Pictures do not belong in the copy; restate the records below word for word.

··· Stored data

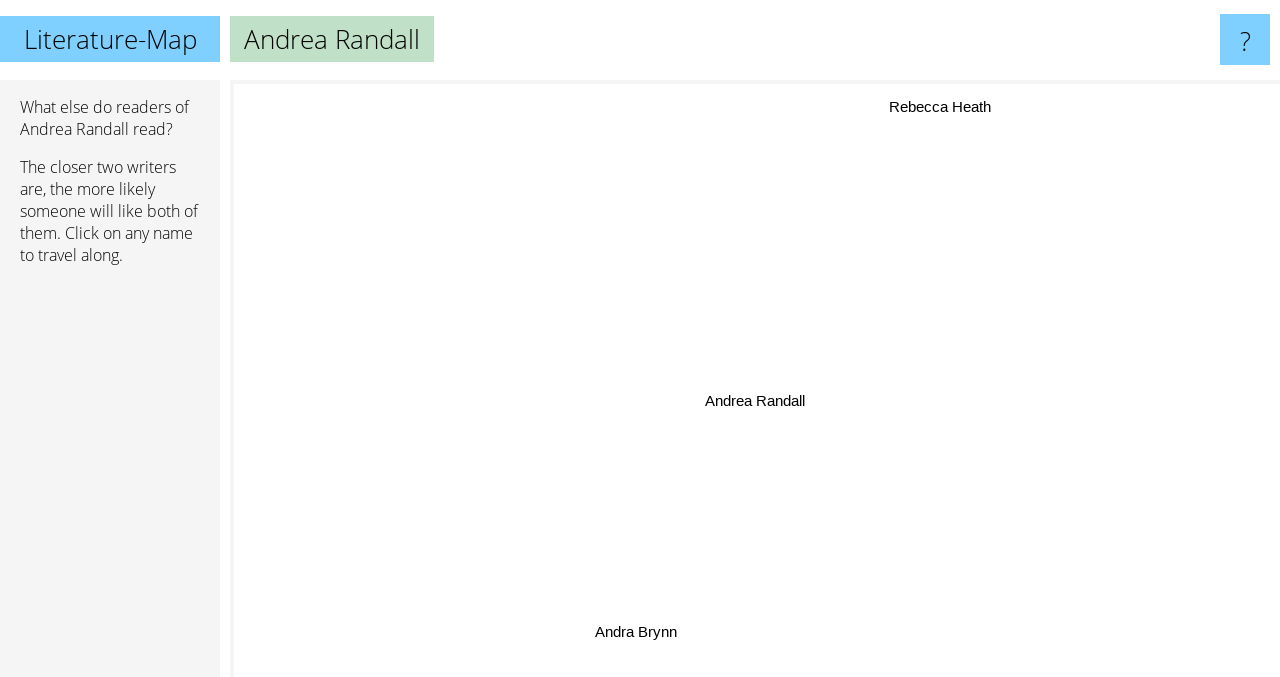

--- FILE ---
content_type: text/html; charset=utf-8
request_url: https://www.google.com/recaptcha/api2/aframe
body_size: 267
content:
<!DOCTYPE HTML><html><head><meta http-equiv="content-type" content="text/html; charset=UTF-8"></head><body><script nonce="uc36TDxQLXXctMUAOlfX8g">/** Anti-fraud and anti-abuse applications only. See google.com/recaptcha */ try{var clients={'sodar':'https://pagead2.googlesyndication.com/pagead/sodar?'};window.addEventListener("message",function(a){try{if(a.source===window.parent){var b=JSON.parse(a.data);var c=clients[b['id']];if(c){var d=document.createElement('img');d.src=c+b['params']+'&rc='+(localStorage.getItem("rc::a")?sessionStorage.getItem("rc::b"):"");window.document.body.appendChild(d);sessionStorage.setItem("rc::e",parseInt(sessionStorage.getItem("rc::e")||0)+1);localStorage.setItem("rc::h",'1769383457786');}}}catch(b){}});window.parent.postMessage("_grecaptcha_ready", "*");}catch(b){}</script></body></html>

······

> [Answer space]
--- FILE ---
content_type: text/html; charset=utf-8
request_url: https://www.google.com/recaptcha/api2/aframe
body_size: 267
content:
<!DOCTYPE HTML><html><head><meta http-equiv="content-type" content="text/html; charset=UTF-8"></head><body><script nonce="uc36TDxQLXXctMUAOlfX8g">/** Anti-fraud and anti-abuse applications only. See google.com/recaptcha */ try{var clients={'sodar':'https://pagead2.googlesyndication.com/pagead/sodar?'};window.addEventListener("message",function(a){try{if(a.source===window.parent){var b=JSON.parse(a.data);var c=clients[b['id']];if(c){var d=document.createElement('img');d.src=c+b['params']+'&rc='+(localStorage.getItem("rc::a")?sessionStorage.getItem("rc::b"):"");window.document.body.appendChild(d);sessionStorage.setItem("rc::e",parseInt(sessionStorage.getItem("rc::e")||0)+1);localStorage.setItem("rc::h",'1769383457786');}}}catch(b){}});window.parent.postMessage("_grecaptcha_ready", "*");}catch(b){}</script></body></html>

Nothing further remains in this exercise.